VARIOUS OTHERS 2022: Galerie Klüser X Galerie Lelong & Co. (Paris)
This year’s edition of VARIOUS OTHERS will feature paintings by Fabienne Verdier, photographs by Jean-Baptiste Huynh, and a lithograph by Kiki Smith in cooperation with Galerie Lelong & Co. from Paris. These will be shown alongside artistic positions of Galerie Klüser, including works by James Brown, Tony Cragg, Isca Greenfield-Sanders, Sean Scully, Constantin Luser, Jorinde Voigt and Andy Warhol. What they all have in common is the colour BLUE.
The colour BLUE has fascinated artists for centuries. Interestingly, the colour BLUE, which develops as a perceptual phenomenon from an infinite quantity of the tiniest molecules and is omnipresent in both the sky and the waters surrounding us, is simultaneously a colour charged with human emotions and longings.
The focus on the colour BLUE in the exhibition context leads to a multitude of cross-genre works using the colour in different ways as an aesthetic means to handle a pictorial theme.
Influenced by her studies of painting and calligraphy in China, Fabienne Verdier combines the technical and philosophical principles she learnt there with Western, abstract painting. An understanding of the world and the universe as one, and her subsequent belief in the vitality of all cosmic being forms the basis to an art presupposing an inner state of emptiness in order to combine with the forces of nature and their movement. Using partly oversized drawing and painting tools, she visualises the energies at work behind the external world.
Since the beginning of his self-taught career, Jean-Baptiste Huynh has also been investigating our relationship to infinity. Whether in his portraits, which emphasise natural beauty, or in his search for the clearest sky – for photographs of which he visits the world’s most famous observatories –, the artist’s aesthetic purism is totally suited to depicting the connections between the visible and the immaterial.
Jorinde Voigt sees sky blue as representing friendship. In her series “Blue Paradox”, pastel blue semicircles and opaque gold meet in various arrangements, providing visual snapshots of constantly mobile relationship constellations. In her large-format work “The Sum”, notations reminiscent of the movements of a baton extend across a deep ink-blue.
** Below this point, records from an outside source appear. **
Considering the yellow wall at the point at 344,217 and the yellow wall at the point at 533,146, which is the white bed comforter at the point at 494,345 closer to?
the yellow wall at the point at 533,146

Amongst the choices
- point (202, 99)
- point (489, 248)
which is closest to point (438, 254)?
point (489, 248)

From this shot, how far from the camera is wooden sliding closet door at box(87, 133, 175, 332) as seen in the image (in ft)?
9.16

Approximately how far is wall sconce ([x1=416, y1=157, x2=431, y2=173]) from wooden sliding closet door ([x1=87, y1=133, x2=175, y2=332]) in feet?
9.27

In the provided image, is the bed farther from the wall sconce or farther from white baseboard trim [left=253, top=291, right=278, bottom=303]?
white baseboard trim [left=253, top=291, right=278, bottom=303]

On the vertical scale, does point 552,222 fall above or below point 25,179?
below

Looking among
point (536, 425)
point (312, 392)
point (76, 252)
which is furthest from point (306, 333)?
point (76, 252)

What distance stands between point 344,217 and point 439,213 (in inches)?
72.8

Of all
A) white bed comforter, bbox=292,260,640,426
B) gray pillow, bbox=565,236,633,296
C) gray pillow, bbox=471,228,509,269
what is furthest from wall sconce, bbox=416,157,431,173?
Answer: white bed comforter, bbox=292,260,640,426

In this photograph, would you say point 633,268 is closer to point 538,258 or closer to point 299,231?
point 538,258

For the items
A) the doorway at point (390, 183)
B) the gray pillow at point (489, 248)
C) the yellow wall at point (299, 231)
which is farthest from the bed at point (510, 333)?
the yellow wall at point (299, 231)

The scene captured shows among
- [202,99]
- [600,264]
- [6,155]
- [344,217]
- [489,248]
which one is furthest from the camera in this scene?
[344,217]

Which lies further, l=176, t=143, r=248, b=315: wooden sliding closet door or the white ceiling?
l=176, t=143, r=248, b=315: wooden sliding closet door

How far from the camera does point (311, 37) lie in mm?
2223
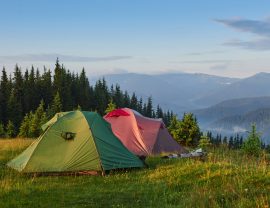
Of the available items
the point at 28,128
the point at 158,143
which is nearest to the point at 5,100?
the point at 28,128

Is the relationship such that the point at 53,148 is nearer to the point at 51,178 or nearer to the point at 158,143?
the point at 51,178

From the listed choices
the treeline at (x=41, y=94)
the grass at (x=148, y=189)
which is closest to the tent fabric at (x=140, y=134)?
the grass at (x=148, y=189)

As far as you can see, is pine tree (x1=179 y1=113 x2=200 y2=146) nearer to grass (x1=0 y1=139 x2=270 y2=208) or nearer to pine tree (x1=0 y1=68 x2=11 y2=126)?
grass (x1=0 y1=139 x2=270 y2=208)

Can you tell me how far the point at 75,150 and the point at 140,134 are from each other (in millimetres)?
9123

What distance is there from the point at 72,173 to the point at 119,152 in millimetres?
2381

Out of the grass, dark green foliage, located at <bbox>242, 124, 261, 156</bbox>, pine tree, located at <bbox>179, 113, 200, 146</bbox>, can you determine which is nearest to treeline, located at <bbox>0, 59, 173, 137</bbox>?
pine tree, located at <bbox>179, 113, 200, 146</bbox>

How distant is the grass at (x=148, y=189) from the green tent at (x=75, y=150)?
2.56 feet

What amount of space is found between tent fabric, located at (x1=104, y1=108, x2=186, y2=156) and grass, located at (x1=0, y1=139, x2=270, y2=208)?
8.96 metres

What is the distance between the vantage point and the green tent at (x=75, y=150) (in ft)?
57.5

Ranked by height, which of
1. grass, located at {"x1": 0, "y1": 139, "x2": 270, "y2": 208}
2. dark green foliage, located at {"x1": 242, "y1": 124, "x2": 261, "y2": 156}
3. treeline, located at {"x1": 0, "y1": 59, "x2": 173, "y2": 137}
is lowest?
treeline, located at {"x1": 0, "y1": 59, "x2": 173, "y2": 137}

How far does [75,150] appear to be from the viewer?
17.8m

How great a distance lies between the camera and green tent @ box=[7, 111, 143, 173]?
17.5 meters

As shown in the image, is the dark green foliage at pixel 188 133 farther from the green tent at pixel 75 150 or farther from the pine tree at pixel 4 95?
the pine tree at pixel 4 95

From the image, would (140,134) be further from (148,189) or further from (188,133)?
(188,133)
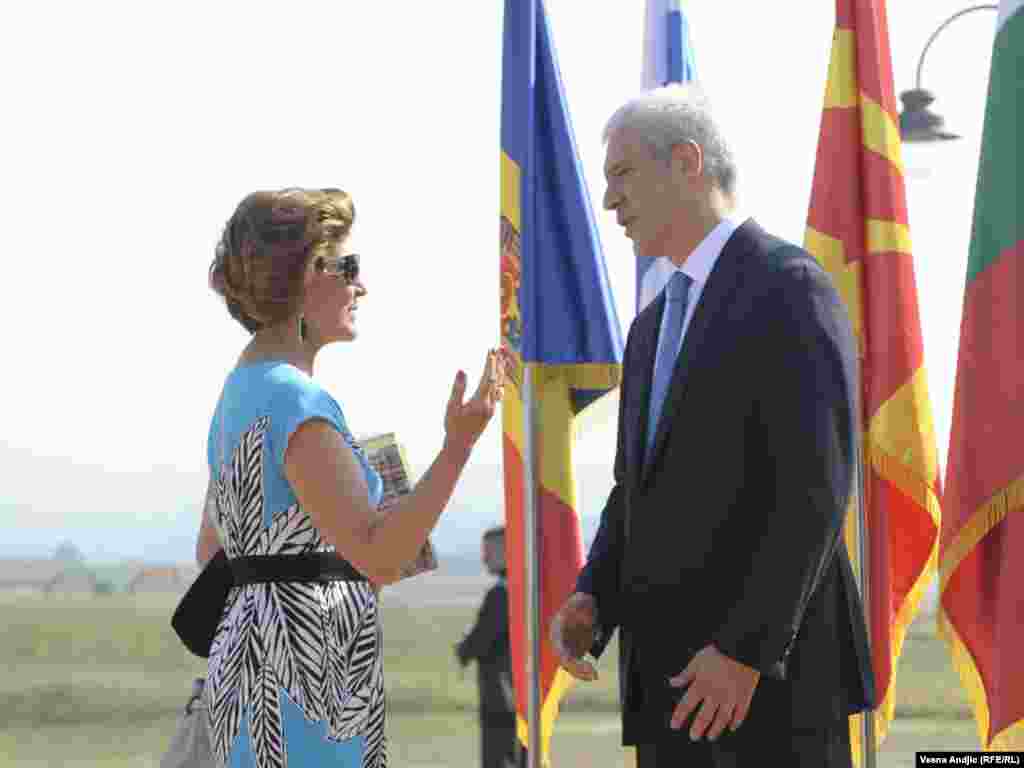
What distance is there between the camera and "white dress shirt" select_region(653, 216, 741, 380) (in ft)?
11.9

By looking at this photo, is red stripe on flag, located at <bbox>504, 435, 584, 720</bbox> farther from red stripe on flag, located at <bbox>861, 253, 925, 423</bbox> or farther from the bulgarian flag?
the bulgarian flag

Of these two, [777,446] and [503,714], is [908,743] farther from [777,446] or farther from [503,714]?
[777,446]

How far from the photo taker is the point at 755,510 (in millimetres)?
3445

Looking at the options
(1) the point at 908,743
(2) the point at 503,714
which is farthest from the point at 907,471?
(1) the point at 908,743

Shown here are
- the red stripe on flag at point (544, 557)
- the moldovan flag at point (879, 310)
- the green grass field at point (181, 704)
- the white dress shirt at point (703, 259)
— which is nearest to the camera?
the white dress shirt at point (703, 259)

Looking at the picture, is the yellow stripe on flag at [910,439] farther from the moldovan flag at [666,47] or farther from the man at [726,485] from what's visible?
the man at [726,485]

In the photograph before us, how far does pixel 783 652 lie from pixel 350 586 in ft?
2.91

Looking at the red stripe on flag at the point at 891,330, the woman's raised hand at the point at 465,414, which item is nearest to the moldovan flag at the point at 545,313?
the red stripe on flag at the point at 891,330

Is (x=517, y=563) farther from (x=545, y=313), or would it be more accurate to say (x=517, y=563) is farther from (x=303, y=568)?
(x=303, y=568)

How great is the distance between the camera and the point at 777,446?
338 cm

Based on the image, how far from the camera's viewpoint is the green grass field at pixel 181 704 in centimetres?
1499

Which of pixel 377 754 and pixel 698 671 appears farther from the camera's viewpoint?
pixel 377 754

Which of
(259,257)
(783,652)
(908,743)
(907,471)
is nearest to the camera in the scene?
(783,652)

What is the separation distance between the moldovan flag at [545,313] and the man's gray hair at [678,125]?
3102 mm
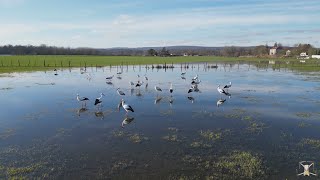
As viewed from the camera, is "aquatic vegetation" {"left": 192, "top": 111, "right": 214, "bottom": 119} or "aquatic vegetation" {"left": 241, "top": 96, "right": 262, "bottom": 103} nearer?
"aquatic vegetation" {"left": 192, "top": 111, "right": 214, "bottom": 119}

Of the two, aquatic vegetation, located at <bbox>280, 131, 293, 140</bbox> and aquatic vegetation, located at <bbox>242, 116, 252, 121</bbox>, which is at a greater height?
aquatic vegetation, located at <bbox>242, 116, 252, 121</bbox>

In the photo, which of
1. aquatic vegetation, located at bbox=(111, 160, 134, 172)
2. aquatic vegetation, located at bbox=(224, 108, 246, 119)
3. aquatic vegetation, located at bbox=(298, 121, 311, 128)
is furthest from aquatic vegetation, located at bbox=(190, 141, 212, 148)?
aquatic vegetation, located at bbox=(298, 121, 311, 128)

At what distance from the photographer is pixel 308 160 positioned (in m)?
12.2

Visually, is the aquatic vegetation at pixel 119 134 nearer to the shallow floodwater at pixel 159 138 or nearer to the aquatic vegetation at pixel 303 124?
the shallow floodwater at pixel 159 138

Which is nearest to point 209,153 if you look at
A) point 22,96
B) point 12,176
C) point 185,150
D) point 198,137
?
point 185,150

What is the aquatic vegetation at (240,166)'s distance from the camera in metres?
10.9

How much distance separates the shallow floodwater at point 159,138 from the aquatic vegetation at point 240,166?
34mm

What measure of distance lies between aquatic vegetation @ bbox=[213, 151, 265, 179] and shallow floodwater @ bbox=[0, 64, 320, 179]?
0.11 ft

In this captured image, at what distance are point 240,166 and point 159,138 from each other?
4.35m

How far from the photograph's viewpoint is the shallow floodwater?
11281 mm

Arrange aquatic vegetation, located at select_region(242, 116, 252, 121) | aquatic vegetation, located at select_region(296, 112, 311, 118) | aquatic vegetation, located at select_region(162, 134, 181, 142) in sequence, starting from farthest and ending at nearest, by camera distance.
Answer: aquatic vegetation, located at select_region(296, 112, 311, 118)
aquatic vegetation, located at select_region(242, 116, 252, 121)
aquatic vegetation, located at select_region(162, 134, 181, 142)

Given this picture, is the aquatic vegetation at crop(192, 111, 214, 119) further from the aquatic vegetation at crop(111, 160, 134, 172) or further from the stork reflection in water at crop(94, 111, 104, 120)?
the aquatic vegetation at crop(111, 160, 134, 172)

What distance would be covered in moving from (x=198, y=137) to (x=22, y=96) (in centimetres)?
1761

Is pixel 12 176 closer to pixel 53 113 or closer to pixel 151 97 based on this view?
pixel 53 113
Diametrical lines create golden colour fields that gleam between the high peaks, reminiscent of a mountain panorama.
Isca Greenfield-Sanders, meanwhile, adopts an extremely painterly and concrete approach to the sea as an idyllic place of longing, as a place of vastness, boundlessness and freedom.
In contrast, other artistic positions are presented that use colour as a tool to express or initiate subjective impressions, (spatial) perception, and emotions in an abstract way, such as Sean Scully, Natalia Załuska, Milen Till and James Brown. Here, BLUE becomes a carrier of meaning that can only be perceived more sensually.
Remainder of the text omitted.